• [TASK INPUTS]:
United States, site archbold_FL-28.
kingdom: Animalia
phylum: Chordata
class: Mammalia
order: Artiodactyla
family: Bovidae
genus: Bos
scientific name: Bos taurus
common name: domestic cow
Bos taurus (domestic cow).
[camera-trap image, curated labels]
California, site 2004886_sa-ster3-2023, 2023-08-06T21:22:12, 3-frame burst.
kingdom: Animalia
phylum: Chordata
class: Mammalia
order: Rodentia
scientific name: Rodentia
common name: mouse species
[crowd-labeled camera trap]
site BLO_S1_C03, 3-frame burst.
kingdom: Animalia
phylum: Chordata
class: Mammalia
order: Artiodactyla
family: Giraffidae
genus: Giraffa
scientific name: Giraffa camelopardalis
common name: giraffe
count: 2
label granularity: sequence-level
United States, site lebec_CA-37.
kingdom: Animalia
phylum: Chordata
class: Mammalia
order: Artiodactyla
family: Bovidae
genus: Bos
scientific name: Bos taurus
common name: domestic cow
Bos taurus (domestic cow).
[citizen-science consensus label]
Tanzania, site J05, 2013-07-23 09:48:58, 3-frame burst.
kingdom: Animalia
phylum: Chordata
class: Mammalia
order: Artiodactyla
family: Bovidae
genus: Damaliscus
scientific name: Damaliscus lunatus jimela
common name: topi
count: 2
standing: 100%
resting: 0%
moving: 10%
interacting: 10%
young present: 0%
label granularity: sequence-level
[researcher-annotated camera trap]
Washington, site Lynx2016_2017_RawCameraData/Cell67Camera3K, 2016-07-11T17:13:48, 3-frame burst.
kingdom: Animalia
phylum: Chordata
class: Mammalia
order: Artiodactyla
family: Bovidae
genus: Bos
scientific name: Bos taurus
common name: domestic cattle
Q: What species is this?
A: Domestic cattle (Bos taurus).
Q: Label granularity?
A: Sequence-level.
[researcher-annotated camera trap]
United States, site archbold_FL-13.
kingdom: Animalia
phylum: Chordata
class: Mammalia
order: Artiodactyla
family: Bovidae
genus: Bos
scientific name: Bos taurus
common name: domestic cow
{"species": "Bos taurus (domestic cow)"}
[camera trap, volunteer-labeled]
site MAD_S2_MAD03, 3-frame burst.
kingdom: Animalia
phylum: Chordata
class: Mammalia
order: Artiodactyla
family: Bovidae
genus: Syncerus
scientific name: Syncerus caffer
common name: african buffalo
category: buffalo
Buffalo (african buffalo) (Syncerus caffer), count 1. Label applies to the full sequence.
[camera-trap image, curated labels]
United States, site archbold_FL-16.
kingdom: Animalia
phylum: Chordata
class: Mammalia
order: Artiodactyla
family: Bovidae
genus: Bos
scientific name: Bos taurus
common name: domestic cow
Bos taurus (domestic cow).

• [INSTRUCTIONS TO FOLLOW]: Every line from the one containing "site MAD_S2_MAD03, 3-frame burst." through the end of the entries above must be echoed exactly, with both ends kept.

• [EXERCISE ANSWER]:
site MAD_S2_MAD03, 3-frame burst.
kingdom: Animalia
phylum: Chordata
class: Mammalia
order: Artiodactyla
family: Bovidae
genus: Syncerus
scientific name: Syncerus caffer
common name: african buffalo
category: buffalo
Buffalo (african buffalo) (Syncerus caffer), count 1. Label applies to the full sequence.
[camera-trap image, curated labels]
United States, site archbold_FL-16.
kingdom: Animalia
phylum: Chordata
class: Mammalia
order: Artiodactyla
family: Bovidae
genus: Bos
scientific name: Bos taurus
common name: domestic cow
Bos taurus (domestic cow).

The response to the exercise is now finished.